I know what my words are. They are an expression of my thoughts – the means by which I communicate those thoughts to others in what I speak or write. And that much is, of course, true of the Word of God also. In Genesis 15.1 we are told that “the word of the Lord came to Abram in a vision: ‘Do not be afraid, Abram. I am your shield, your very great reward;'” and in that word, God communicated to Abram his thoughts and purposes concerning him.

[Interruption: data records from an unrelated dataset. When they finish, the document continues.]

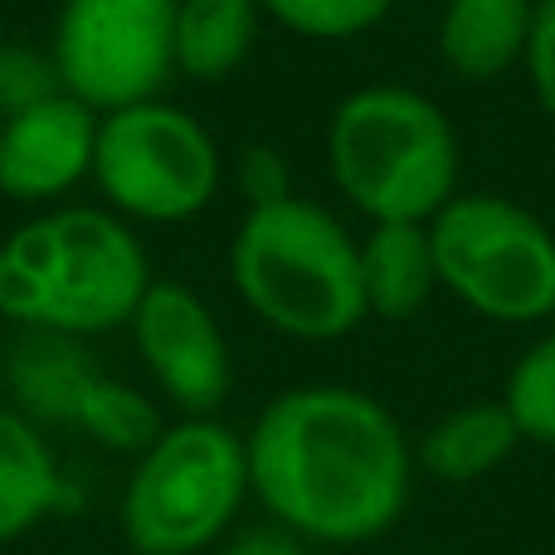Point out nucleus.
I'll return each instance as SVG.
<instances>
[{
    "label": "nucleus",
    "mask_w": 555,
    "mask_h": 555,
    "mask_svg": "<svg viewBox=\"0 0 555 555\" xmlns=\"http://www.w3.org/2000/svg\"><path fill=\"white\" fill-rule=\"evenodd\" d=\"M249 498L307 546H365L395 531L414 488V443L356 385H293L244 434Z\"/></svg>",
    "instance_id": "f257e3e1"
},
{
    "label": "nucleus",
    "mask_w": 555,
    "mask_h": 555,
    "mask_svg": "<svg viewBox=\"0 0 555 555\" xmlns=\"http://www.w3.org/2000/svg\"><path fill=\"white\" fill-rule=\"evenodd\" d=\"M152 278L137 224L107 205L64 201L0 240V317L20 332L93 341L132 322Z\"/></svg>",
    "instance_id": "f03ea898"
},
{
    "label": "nucleus",
    "mask_w": 555,
    "mask_h": 555,
    "mask_svg": "<svg viewBox=\"0 0 555 555\" xmlns=\"http://www.w3.org/2000/svg\"><path fill=\"white\" fill-rule=\"evenodd\" d=\"M326 176L365 224H429L463 191V142L410 83L351 88L326 117Z\"/></svg>",
    "instance_id": "7ed1b4c3"
},
{
    "label": "nucleus",
    "mask_w": 555,
    "mask_h": 555,
    "mask_svg": "<svg viewBox=\"0 0 555 555\" xmlns=\"http://www.w3.org/2000/svg\"><path fill=\"white\" fill-rule=\"evenodd\" d=\"M230 283L249 317L287 341L326 346L365 317L356 234L307 195L249 205L230 240Z\"/></svg>",
    "instance_id": "20e7f679"
},
{
    "label": "nucleus",
    "mask_w": 555,
    "mask_h": 555,
    "mask_svg": "<svg viewBox=\"0 0 555 555\" xmlns=\"http://www.w3.org/2000/svg\"><path fill=\"white\" fill-rule=\"evenodd\" d=\"M244 502V434L220 420H176L132 459L117 527L132 555H201L240 527Z\"/></svg>",
    "instance_id": "39448f33"
},
{
    "label": "nucleus",
    "mask_w": 555,
    "mask_h": 555,
    "mask_svg": "<svg viewBox=\"0 0 555 555\" xmlns=\"http://www.w3.org/2000/svg\"><path fill=\"white\" fill-rule=\"evenodd\" d=\"M439 293L498 326L555 317V230L498 191H459L429 220Z\"/></svg>",
    "instance_id": "423d86ee"
},
{
    "label": "nucleus",
    "mask_w": 555,
    "mask_h": 555,
    "mask_svg": "<svg viewBox=\"0 0 555 555\" xmlns=\"http://www.w3.org/2000/svg\"><path fill=\"white\" fill-rule=\"evenodd\" d=\"M88 185L127 224H191L220 201L224 152L191 107L146 98L98 117Z\"/></svg>",
    "instance_id": "0eeeda50"
},
{
    "label": "nucleus",
    "mask_w": 555,
    "mask_h": 555,
    "mask_svg": "<svg viewBox=\"0 0 555 555\" xmlns=\"http://www.w3.org/2000/svg\"><path fill=\"white\" fill-rule=\"evenodd\" d=\"M171 29L176 0H64L44 49L59 88L103 117L162 98L176 78Z\"/></svg>",
    "instance_id": "6e6552de"
},
{
    "label": "nucleus",
    "mask_w": 555,
    "mask_h": 555,
    "mask_svg": "<svg viewBox=\"0 0 555 555\" xmlns=\"http://www.w3.org/2000/svg\"><path fill=\"white\" fill-rule=\"evenodd\" d=\"M5 390L10 404L29 414L39 429L44 424L74 429L117 459L146 453L166 429L152 395L107 375L88 356V341H68V336L20 332L5 356Z\"/></svg>",
    "instance_id": "1a4fd4ad"
},
{
    "label": "nucleus",
    "mask_w": 555,
    "mask_h": 555,
    "mask_svg": "<svg viewBox=\"0 0 555 555\" xmlns=\"http://www.w3.org/2000/svg\"><path fill=\"white\" fill-rule=\"evenodd\" d=\"M132 346L146 380L181 420H215L234 390V351L220 317L195 287L176 278H152L132 322Z\"/></svg>",
    "instance_id": "9d476101"
},
{
    "label": "nucleus",
    "mask_w": 555,
    "mask_h": 555,
    "mask_svg": "<svg viewBox=\"0 0 555 555\" xmlns=\"http://www.w3.org/2000/svg\"><path fill=\"white\" fill-rule=\"evenodd\" d=\"M98 113L64 88L15 117H0V195L25 210L74 201L93 181Z\"/></svg>",
    "instance_id": "9b49d317"
},
{
    "label": "nucleus",
    "mask_w": 555,
    "mask_h": 555,
    "mask_svg": "<svg viewBox=\"0 0 555 555\" xmlns=\"http://www.w3.org/2000/svg\"><path fill=\"white\" fill-rule=\"evenodd\" d=\"M537 0H443L439 59L463 83H498L521 68Z\"/></svg>",
    "instance_id": "f8f14e48"
},
{
    "label": "nucleus",
    "mask_w": 555,
    "mask_h": 555,
    "mask_svg": "<svg viewBox=\"0 0 555 555\" xmlns=\"http://www.w3.org/2000/svg\"><path fill=\"white\" fill-rule=\"evenodd\" d=\"M356 259H361L365 317L410 322L439 293L429 224H365V234L356 240Z\"/></svg>",
    "instance_id": "ddd939ff"
},
{
    "label": "nucleus",
    "mask_w": 555,
    "mask_h": 555,
    "mask_svg": "<svg viewBox=\"0 0 555 555\" xmlns=\"http://www.w3.org/2000/svg\"><path fill=\"white\" fill-rule=\"evenodd\" d=\"M521 449V434L512 424L502 400H468L459 410L439 414L414 443V468L429 473L434 482L449 488H468L482 482Z\"/></svg>",
    "instance_id": "4468645a"
},
{
    "label": "nucleus",
    "mask_w": 555,
    "mask_h": 555,
    "mask_svg": "<svg viewBox=\"0 0 555 555\" xmlns=\"http://www.w3.org/2000/svg\"><path fill=\"white\" fill-rule=\"evenodd\" d=\"M68 498L64 468L44 429L15 404H0V546L29 537Z\"/></svg>",
    "instance_id": "2eb2a0df"
},
{
    "label": "nucleus",
    "mask_w": 555,
    "mask_h": 555,
    "mask_svg": "<svg viewBox=\"0 0 555 555\" xmlns=\"http://www.w3.org/2000/svg\"><path fill=\"white\" fill-rule=\"evenodd\" d=\"M263 29L259 0H176V78L224 83L249 64Z\"/></svg>",
    "instance_id": "dca6fc26"
},
{
    "label": "nucleus",
    "mask_w": 555,
    "mask_h": 555,
    "mask_svg": "<svg viewBox=\"0 0 555 555\" xmlns=\"http://www.w3.org/2000/svg\"><path fill=\"white\" fill-rule=\"evenodd\" d=\"M502 404H507L521 443L555 449V326L517 356L507 385H502Z\"/></svg>",
    "instance_id": "f3484780"
},
{
    "label": "nucleus",
    "mask_w": 555,
    "mask_h": 555,
    "mask_svg": "<svg viewBox=\"0 0 555 555\" xmlns=\"http://www.w3.org/2000/svg\"><path fill=\"white\" fill-rule=\"evenodd\" d=\"M263 20L312 44H346L390 20L395 0H259Z\"/></svg>",
    "instance_id": "a211bd4d"
},
{
    "label": "nucleus",
    "mask_w": 555,
    "mask_h": 555,
    "mask_svg": "<svg viewBox=\"0 0 555 555\" xmlns=\"http://www.w3.org/2000/svg\"><path fill=\"white\" fill-rule=\"evenodd\" d=\"M49 93H59L49 49L25 44V39H0V117L25 113V107L44 103Z\"/></svg>",
    "instance_id": "6ab92c4d"
},
{
    "label": "nucleus",
    "mask_w": 555,
    "mask_h": 555,
    "mask_svg": "<svg viewBox=\"0 0 555 555\" xmlns=\"http://www.w3.org/2000/svg\"><path fill=\"white\" fill-rule=\"evenodd\" d=\"M521 74H527V88H531V98H537V107L555 122V0H537V10H531Z\"/></svg>",
    "instance_id": "aec40b11"
},
{
    "label": "nucleus",
    "mask_w": 555,
    "mask_h": 555,
    "mask_svg": "<svg viewBox=\"0 0 555 555\" xmlns=\"http://www.w3.org/2000/svg\"><path fill=\"white\" fill-rule=\"evenodd\" d=\"M234 181H240L249 205H269V201L293 195V166H287V156L273 152V146H249V152L240 156V166H234Z\"/></svg>",
    "instance_id": "412c9836"
},
{
    "label": "nucleus",
    "mask_w": 555,
    "mask_h": 555,
    "mask_svg": "<svg viewBox=\"0 0 555 555\" xmlns=\"http://www.w3.org/2000/svg\"><path fill=\"white\" fill-rule=\"evenodd\" d=\"M215 555H312V546L278 521H249V527H234Z\"/></svg>",
    "instance_id": "4be33fe9"
}]
</instances>
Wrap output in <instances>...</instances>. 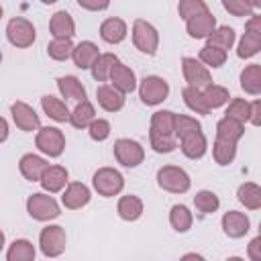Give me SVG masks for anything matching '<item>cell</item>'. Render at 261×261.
Here are the masks:
<instances>
[{
	"mask_svg": "<svg viewBox=\"0 0 261 261\" xmlns=\"http://www.w3.org/2000/svg\"><path fill=\"white\" fill-rule=\"evenodd\" d=\"M10 114H12L14 124H16L20 130H24V133H33V130H37V128L41 126L39 114H37L27 102H20V100L12 102V106H10Z\"/></svg>",
	"mask_w": 261,
	"mask_h": 261,
	"instance_id": "obj_12",
	"label": "cell"
},
{
	"mask_svg": "<svg viewBox=\"0 0 261 261\" xmlns=\"http://www.w3.org/2000/svg\"><path fill=\"white\" fill-rule=\"evenodd\" d=\"M47 165L49 163L41 155H35V153H24L18 161V169H20L22 177L29 179V181H39L43 171L47 169Z\"/></svg>",
	"mask_w": 261,
	"mask_h": 261,
	"instance_id": "obj_19",
	"label": "cell"
},
{
	"mask_svg": "<svg viewBox=\"0 0 261 261\" xmlns=\"http://www.w3.org/2000/svg\"><path fill=\"white\" fill-rule=\"evenodd\" d=\"M245 2H247L253 10H259V8H261V0H245Z\"/></svg>",
	"mask_w": 261,
	"mask_h": 261,
	"instance_id": "obj_52",
	"label": "cell"
},
{
	"mask_svg": "<svg viewBox=\"0 0 261 261\" xmlns=\"http://www.w3.org/2000/svg\"><path fill=\"white\" fill-rule=\"evenodd\" d=\"M139 96H141L143 104L157 106V104H161L169 96V84L163 77H159V75H147V77L141 80Z\"/></svg>",
	"mask_w": 261,
	"mask_h": 261,
	"instance_id": "obj_8",
	"label": "cell"
},
{
	"mask_svg": "<svg viewBox=\"0 0 261 261\" xmlns=\"http://www.w3.org/2000/svg\"><path fill=\"white\" fill-rule=\"evenodd\" d=\"M222 6L232 16H247L249 18L251 14H255V10L245 0H222Z\"/></svg>",
	"mask_w": 261,
	"mask_h": 261,
	"instance_id": "obj_47",
	"label": "cell"
},
{
	"mask_svg": "<svg viewBox=\"0 0 261 261\" xmlns=\"http://www.w3.org/2000/svg\"><path fill=\"white\" fill-rule=\"evenodd\" d=\"M6 37H8L10 45H14L18 49H27V47H31L35 43L37 31H35L31 20H27L22 16H14L6 24Z\"/></svg>",
	"mask_w": 261,
	"mask_h": 261,
	"instance_id": "obj_6",
	"label": "cell"
},
{
	"mask_svg": "<svg viewBox=\"0 0 261 261\" xmlns=\"http://www.w3.org/2000/svg\"><path fill=\"white\" fill-rule=\"evenodd\" d=\"M92 186H94V190H96L100 196L112 198V196H116V194L122 192V188H124V177H122V173L116 171L114 167H100V169L94 173V177H92Z\"/></svg>",
	"mask_w": 261,
	"mask_h": 261,
	"instance_id": "obj_4",
	"label": "cell"
},
{
	"mask_svg": "<svg viewBox=\"0 0 261 261\" xmlns=\"http://www.w3.org/2000/svg\"><path fill=\"white\" fill-rule=\"evenodd\" d=\"M253 126H259L261 124V100H253L249 102V120Z\"/></svg>",
	"mask_w": 261,
	"mask_h": 261,
	"instance_id": "obj_49",
	"label": "cell"
},
{
	"mask_svg": "<svg viewBox=\"0 0 261 261\" xmlns=\"http://www.w3.org/2000/svg\"><path fill=\"white\" fill-rule=\"evenodd\" d=\"M241 88L251 96L261 94V65L259 63H251L241 71Z\"/></svg>",
	"mask_w": 261,
	"mask_h": 261,
	"instance_id": "obj_28",
	"label": "cell"
},
{
	"mask_svg": "<svg viewBox=\"0 0 261 261\" xmlns=\"http://www.w3.org/2000/svg\"><path fill=\"white\" fill-rule=\"evenodd\" d=\"M181 98H184L186 106H188L192 112H196V114H208V112H210V108H208L206 102H204V96H202V90H200V88L186 86V88L181 90Z\"/></svg>",
	"mask_w": 261,
	"mask_h": 261,
	"instance_id": "obj_37",
	"label": "cell"
},
{
	"mask_svg": "<svg viewBox=\"0 0 261 261\" xmlns=\"http://www.w3.org/2000/svg\"><path fill=\"white\" fill-rule=\"evenodd\" d=\"M224 116H230L239 122H247L249 120V102L245 98H232L228 102V108H226V114Z\"/></svg>",
	"mask_w": 261,
	"mask_h": 261,
	"instance_id": "obj_44",
	"label": "cell"
},
{
	"mask_svg": "<svg viewBox=\"0 0 261 261\" xmlns=\"http://www.w3.org/2000/svg\"><path fill=\"white\" fill-rule=\"evenodd\" d=\"M212 155H214V161L218 165H230L237 157V143H230V141L216 137V141L212 145Z\"/></svg>",
	"mask_w": 261,
	"mask_h": 261,
	"instance_id": "obj_34",
	"label": "cell"
},
{
	"mask_svg": "<svg viewBox=\"0 0 261 261\" xmlns=\"http://www.w3.org/2000/svg\"><path fill=\"white\" fill-rule=\"evenodd\" d=\"M57 88H59L61 96L67 98V100H75V102L86 100V88L82 86V82L75 75H61V77H57Z\"/></svg>",
	"mask_w": 261,
	"mask_h": 261,
	"instance_id": "obj_26",
	"label": "cell"
},
{
	"mask_svg": "<svg viewBox=\"0 0 261 261\" xmlns=\"http://www.w3.org/2000/svg\"><path fill=\"white\" fill-rule=\"evenodd\" d=\"M41 108H43V112H45L49 118H53L55 122H69V108L65 106L63 100H59V98L47 94V96L41 98Z\"/></svg>",
	"mask_w": 261,
	"mask_h": 261,
	"instance_id": "obj_25",
	"label": "cell"
},
{
	"mask_svg": "<svg viewBox=\"0 0 261 261\" xmlns=\"http://www.w3.org/2000/svg\"><path fill=\"white\" fill-rule=\"evenodd\" d=\"M92 194H90V188L82 181H71L65 186V192L61 196V202L65 208L69 210H77V208H84L88 202H90Z\"/></svg>",
	"mask_w": 261,
	"mask_h": 261,
	"instance_id": "obj_16",
	"label": "cell"
},
{
	"mask_svg": "<svg viewBox=\"0 0 261 261\" xmlns=\"http://www.w3.org/2000/svg\"><path fill=\"white\" fill-rule=\"evenodd\" d=\"M0 61H2V51H0Z\"/></svg>",
	"mask_w": 261,
	"mask_h": 261,
	"instance_id": "obj_57",
	"label": "cell"
},
{
	"mask_svg": "<svg viewBox=\"0 0 261 261\" xmlns=\"http://www.w3.org/2000/svg\"><path fill=\"white\" fill-rule=\"evenodd\" d=\"M251 222L249 216L245 212H237V210H228L222 216V230L228 239H241L249 232Z\"/></svg>",
	"mask_w": 261,
	"mask_h": 261,
	"instance_id": "obj_13",
	"label": "cell"
},
{
	"mask_svg": "<svg viewBox=\"0 0 261 261\" xmlns=\"http://www.w3.org/2000/svg\"><path fill=\"white\" fill-rule=\"evenodd\" d=\"M77 4H80L84 10L100 12V10H106V8L110 6V0H77Z\"/></svg>",
	"mask_w": 261,
	"mask_h": 261,
	"instance_id": "obj_48",
	"label": "cell"
},
{
	"mask_svg": "<svg viewBox=\"0 0 261 261\" xmlns=\"http://www.w3.org/2000/svg\"><path fill=\"white\" fill-rule=\"evenodd\" d=\"M108 80L112 82L110 86H114L116 90H120L122 94H130L135 88H137V77H135V71L130 67H126L124 63L116 61L110 69V75Z\"/></svg>",
	"mask_w": 261,
	"mask_h": 261,
	"instance_id": "obj_17",
	"label": "cell"
},
{
	"mask_svg": "<svg viewBox=\"0 0 261 261\" xmlns=\"http://www.w3.org/2000/svg\"><path fill=\"white\" fill-rule=\"evenodd\" d=\"M114 157L122 167H137L145 159V149L139 141L118 139L114 141Z\"/></svg>",
	"mask_w": 261,
	"mask_h": 261,
	"instance_id": "obj_10",
	"label": "cell"
},
{
	"mask_svg": "<svg viewBox=\"0 0 261 261\" xmlns=\"http://www.w3.org/2000/svg\"><path fill=\"white\" fill-rule=\"evenodd\" d=\"M186 29H188V35L192 39H206L216 29V18L210 10H204L196 16H192V18H188Z\"/></svg>",
	"mask_w": 261,
	"mask_h": 261,
	"instance_id": "obj_14",
	"label": "cell"
},
{
	"mask_svg": "<svg viewBox=\"0 0 261 261\" xmlns=\"http://www.w3.org/2000/svg\"><path fill=\"white\" fill-rule=\"evenodd\" d=\"M173 120H175V112L157 110L151 116V130L161 133V135H173Z\"/></svg>",
	"mask_w": 261,
	"mask_h": 261,
	"instance_id": "obj_40",
	"label": "cell"
},
{
	"mask_svg": "<svg viewBox=\"0 0 261 261\" xmlns=\"http://www.w3.org/2000/svg\"><path fill=\"white\" fill-rule=\"evenodd\" d=\"M88 133H90V139L92 141H106L110 137V122L106 118H94L90 124H88Z\"/></svg>",
	"mask_w": 261,
	"mask_h": 261,
	"instance_id": "obj_46",
	"label": "cell"
},
{
	"mask_svg": "<svg viewBox=\"0 0 261 261\" xmlns=\"http://www.w3.org/2000/svg\"><path fill=\"white\" fill-rule=\"evenodd\" d=\"M181 71H184V80L188 82V86L202 90L208 84H212V75H210L208 67L196 57H184L181 59Z\"/></svg>",
	"mask_w": 261,
	"mask_h": 261,
	"instance_id": "obj_11",
	"label": "cell"
},
{
	"mask_svg": "<svg viewBox=\"0 0 261 261\" xmlns=\"http://www.w3.org/2000/svg\"><path fill=\"white\" fill-rule=\"evenodd\" d=\"M96 100L100 104V108H104L106 112H118L124 106V94L120 90H116L114 86H98L96 90Z\"/></svg>",
	"mask_w": 261,
	"mask_h": 261,
	"instance_id": "obj_18",
	"label": "cell"
},
{
	"mask_svg": "<svg viewBox=\"0 0 261 261\" xmlns=\"http://www.w3.org/2000/svg\"><path fill=\"white\" fill-rule=\"evenodd\" d=\"M194 206L202 214H212V212H216L220 208V198L212 190H200L194 196Z\"/></svg>",
	"mask_w": 261,
	"mask_h": 261,
	"instance_id": "obj_38",
	"label": "cell"
},
{
	"mask_svg": "<svg viewBox=\"0 0 261 261\" xmlns=\"http://www.w3.org/2000/svg\"><path fill=\"white\" fill-rule=\"evenodd\" d=\"M128 29H126V22L118 16H112V18H106L102 24H100V37L110 43V45H116V43H122L124 37H126Z\"/></svg>",
	"mask_w": 261,
	"mask_h": 261,
	"instance_id": "obj_21",
	"label": "cell"
},
{
	"mask_svg": "<svg viewBox=\"0 0 261 261\" xmlns=\"http://www.w3.org/2000/svg\"><path fill=\"white\" fill-rule=\"evenodd\" d=\"M37 149L47 157H59L65 151V137L57 126H43L35 139Z\"/></svg>",
	"mask_w": 261,
	"mask_h": 261,
	"instance_id": "obj_9",
	"label": "cell"
},
{
	"mask_svg": "<svg viewBox=\"0 0 261 261\" xmlns=\"http://www.w3.org/2000/svg\"><path fill=\"white\" fill-rule=\"evenodd\" d=\"M237 198L239 202L249 208V210H259L261 208V188L255 181H245L239 186L237 190Z\"/></svg>",
	"mask_w": 261,
	"mask_h": 261,
	"instance_id": "obj_29",
	"label": "cell"
},
{
	"mask_svg": "<svg viewBox=\"0 0 261 261\" xmlns=\"http://www.w3.org/2000/svg\"><path fill=\"white\" fill-rule=\"evenodd\" d=\"M116 61H118V57H116L114 53H100V55L96 57V61L92 63V67H90L92 77H94L96 82H106L108 75H110V69H112V65H114Z\"/></svg>",
	"mask_w": 261,
	"mask_h": 261,
	"instance_id": "obj_32",
	"label": "cell"
},
{
	"mask_svg": "<svg viewBox=\"0 0 261 261\" xmlns=\"http://www.w3.org/2000/svg\"><path fill=\"white\" fill-rule=\"evenodd\" d=\"M4 241H6V239H4V232H2V228H0V251L4 249Z\"/></svg>",
	"mask_w": 261,
	"mask_h": 261,
	"instance_id": "obj_54",
	"label": "cell"
},
{
	"mask_svg": "<svg viewBox=\"0 0 261 261\" xmlns=\"http://www.w3.org/2000/svg\"><path fill=\"white\" fill-rule=\"evenodd\" d=\"M98 55H100V51H98V45H96V43H92V41H82V43H77V45L73 47L71 59H73V63H75L80 69H90Z\"/></svg>",
	"mask_w": 261,
	"mask_h": 261,
	"instance_id": "obj_22",
	"label": "cell"
},
{
	"mask_svg": "<svg viewBox=\"0 0 261 261\" xmlns=\"http://www.w3.org/2000/svg\"><path fill=\"white\" fill-rule=\"evenodd\" d=\"M27 212L31 218H35L39 222H49L61 214L59 204L49 194H31L27 198Z\"/></svg>",
	"mask_w": 261,
	"mask_h": 261,
	"instance_id": "obj_2",
	"label": "cell"
},
{
	"mask_svg": "<svg viewBox=\"0 0 261 261\" xmlns=\"http://www.w3.org/2000/svg\"><path fill=\"white\" fill-rule=\"evenodd\" d=\"M259 49H261V16L259 14H251L247 24H245V35L239 41L237 55L241 59H249V57L257 55Z\"/></svg>",
	"mask_w": 261,
	"mask_h": 261,
	"instance_id": "obj_3",
	"label": "cell"
},
{
	"mask_svg": "<svg viewBox=\"0 0 261 261\" xmlns=\"http://www.w3.org/2000/svg\"><path fill=\"white\" fill-rule=\"evenodd\" d=\"M179 147H181V153L188 157V159H202L206 155V149H208V141L204 137L202 130H196V133H190L186 135L184 139H179Z\"/></svg>",
	"mask_w": 261,
	"mask_h": 261,
	"instance_id": "obj_20",
	"label": "cell"
},
{
	"mask_svg": "<svg viewBox=\"0 0 261 261\" xmlns=\"http://www.w3.org/2000/svg\"><path fill=\"white\" fill-rule=\"evenodd\" d=\"M73 47H75V45L71 43L69 37H53V41L47 45V53H49V57L55 59V61H65V59L71 57Z\"/></svg>",
	"mask_w": 261,
	"mask_h": 261,
	"instance_id": "obj_36",
	"label": "cell"
},
{
	"mask_svg": "<svg viewBox=\"0 0 261 261\" xmlns=\"http://www.w3.org/2000/svg\"><path fill=\"white\" fill-rule=\"evenodd\" d=\"M8 261H33L35 259V247L27 239H16L6 251Z\"/></svg>",
	"mask_w": 261,
	"mask_h": 261,
	"instance_id": "obj_35",
	"label": "cell"
},
{
	"mask_svg": "<svg viewBox=\"0 0 261 261\" xmlns=\"http://www.w3.org/2000/svg\"><path fill=\"white\" fill-rule=\"evenodd\" d=\"M196 130H202L200 120H196L188 114H175V120H173V137L175 139H184L186 135L196 133Z\"/></svg>",
	"mask_w": 261,
	"mask_h": 261,
	"instance_id": "obj_42",
	"label": "cell"
},
{
	"mask_svg": "<svg viewBox=\"0 0 261 261\" xmlns=\"http://www.w3.org/2000/svg\"><path fill=\"white\" fill-rule=\"evenodd\" d=\"M41 2H43V4H55L57 0H41Z\"/></svg>",
	"mask_w": 261,
	"mask_h": 261,
	"instance_id": "obj_55",
	"label": "cell"
},
{
	"mask_svg": "<svg viewBox=\"0 0 261 261\" xmlns=\"http://www.w3.org/2000/svg\"><path fill=\"white\" fill-rule=\"evenodd\" d=\"M2 14H4V10H2V4H0V18H2Z\"/></svg>",
	"mask_w": 261,
	"mask_h": 261,
	"instance_id": "obj_56",
	"label": "cell"
},
{
	"mask_svg": "<svg viewBox=\"0 0 261 261\" xmlns=\"http://www.w3.org/2000/svg\"><path fill=\"white\" fill-rule=\"evenodd\" d=\"M192 222H194V216H192L188 206H184V204H173L171 206V210H169V224L173 226V230L188 232L192 228Z\"/></svg>",
	"mask_w": 261,
	"mask_h": 261,
	"instance_id": "obj_30",
	"label": "cell"
},
{
	"mask_svg": "<svg viewBox=\"0 0 261 261\" xmlns=\"http://www.w3.org/2000/svg\"><path fill=\"white\" fill-rule=\"evenodd\" d=\"M49 31L53 37H73L75 35V22L67 10H57L49 20Z\"/></svg>",
	"mask_w": 261,
	"mask_h": 261,
	"instance_id": "obj_24",
	"label": "cell"
},
{
	"mask_svg": "<svg viewBox=\"0 0 261 261\" xmlns=\"http://www.w3.org/2000/svg\"><path fill=\"white\" fill-rule=\"evenodd\" d=\"M8 139V122L4 116H0V143H4Z\"/></svg>",
	"mask_w": 261,
	"mask_h": 261,
	"instance_id": "obj_51",
	"label": "cell"
},
{
	"mask_svg": "<svg viewBox=\"0 0 261 261\" xmlns=\"http://www.w3.org/2000/svg\"><path fill=\"white\" fill-rule=\"evenodd\" d=\"M157 186L171 194H186L192 186V179L186 169L177 165H163L157 171Z\"/></svg>",
	"mask_w": 261,
	"mask_h": 261,
	"instance_id": "obj_1",
	"label": "cell"
},
{
	"mask_svg": "<svg viewBox=\"0 0 261 261\" xmlns=\"http://www.w3.org/2000/svg\"><path fill=\"white\" fill-rule=\"evenodd\" d=\"M202 96H204V102H206V106L210 110L224 106L228 102V98H230L228 90L224 86H216V84H208L206 88H202Z\"/></svg>",
	"mask_w": 261,
	"mask_h": 261,
	"instance_id": "obj_33",
	"label": "cell"
},
{
	"mask_svg": "<svg viewBox=\"0 0 261 261\" xmlns=\"http://www.w3.org/2000/svg\"><path fill=\"white\" fill-rule=\"evenodd\" d=\"M96 118V110L94 106L88 102V100H82L77 102V106L69 112V122L75 126V128H88V124Z\"/></svg>",
	"mask_w": 261,
	"mask_h": 261,
	"instance_id": "obj_31",
	"label": "cell"
},
{
	"mask_svg": "<svg viewBox=\"0 0 261 261\" xmlns=\"http://www.w3.org/2000/svg\"><path fill=\"white\" fill-rule=\"evenodd\" d=\"M202 259V255H196V253H188V255H184V259Z\"/></svg>",
	"mask_w": 261,
	"mask_h": 261,
	"instance_id": "obj_53",
	"label": "cell"
},
{
	"mask_svg": "<svg viewBox=\"0 0 261 261\" xmlns=\"http://www.w3.org/2000/svg\"><path fill=\"white\" fill-rule=\"evenodd\" d=\"M116 212H118V216H120L122 220L135 222V220H139L141 214H143V200H141L139 196H135V194L122 196V198L118 200V204H116Z\"/></svg>",
	"mask_w": 261,
	"mask_h": 261,
	"instance_id": "obj_23",
	"label": "cell"
},
{
	"mask_svg": "<svg viewBox=\"0 0 261 261\" xmlns=\"http://www.w3.org/2000/svg\"><path fill=\"white\" fill-rule=\"evenodd\" d=\"M247 255L251 261H261V237H255L249 247H247Z\"/></svg>",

Abram heard God’s word on other occasions too, as did Moses and the prophets. Indeed, in the Old Testament, the expression “the word of the Lord” occurs over 400 times and more than 50 of those occurrences are in the book of the prophet Jeremiah alone. But these verses in Isaiah caution us against the belief that when God speaks it is “merely” communication of his thoughts that is taking place. Isaiah seems to be asserting that, when God speaks, something far more dynamic is happening.

The image he uses is one of precipitation. The rain or snow descends upon the parched dead earth and it turns green with life and bursts into colour as flowers bloom. The flowers wither and seed pods form. They ripen and seeds fall into the earth and lies there, awaiting the next rain or snowfall that will in turn bring them to life. Meanwhile the water that had fallen from the sky has evaporated in the sun and returned to the heavens; its present work accomplished. “And that is just like the word of God,” says Isaiah. “It is never ineffective. It always achieves what God intends it to achieve.” And just what is that exactly?

According to Isaiah, it is the bringing of life.

That was what happened when God spoke at the dawn of time (Genesis 1) and it happened again when Jesus was conceived. Indeed, his conception by a young woman who was a virgin is presented to us as an actual example of how the word of God inevitably brings life however hopeless the circumstances. We are used to hearing Gabriel’s response to Mary’s “How can this be?” as “For with God nothing shall be impossible” (Luke 1.37 KJV), but Gabriel’s words as they appear in the most reliable Greek manuscripts are, “For no word from God will ever fail” (NIV, NEB etc).

Jesus himself is, of course, the Word who became flesh and lived among us (John 1.14) and his avowed purpose in coming was precisely that we might have life (John 10.10).

In short, the word of God is a life-bringing, life-giving force that, once released, cannot (according to Isaiah) be thwarted in its purpose. Paul calls it “the word of life” (Philippians 2.16) which is the name John gives to Jesus himself (1 John 1.1). It is like a guided missile that, once locked on to its target, will inevitably strike it. But God’s word is a life missile, launched in love,  and it will always bring about, not the destruction of its target, but its rescue and salvation.

Isn’t that encouraging? Shouldn’t it cause us to pray with renewed vigour that, this day, God will “speak” through us – through our words as we write emails, blog, make and answer phone calls, chat and pass the time of day; through our actions; through our attitudes (see my recent post “Fruit with Seed in it”); through everything we are. For we are assured that, if he does, the word of the Lord that is thus conveyed in our lives will inevitably bring life to others. It cannot do otherwise, says Isaiah; for if it is the word of the Lord and it simply cannot fail.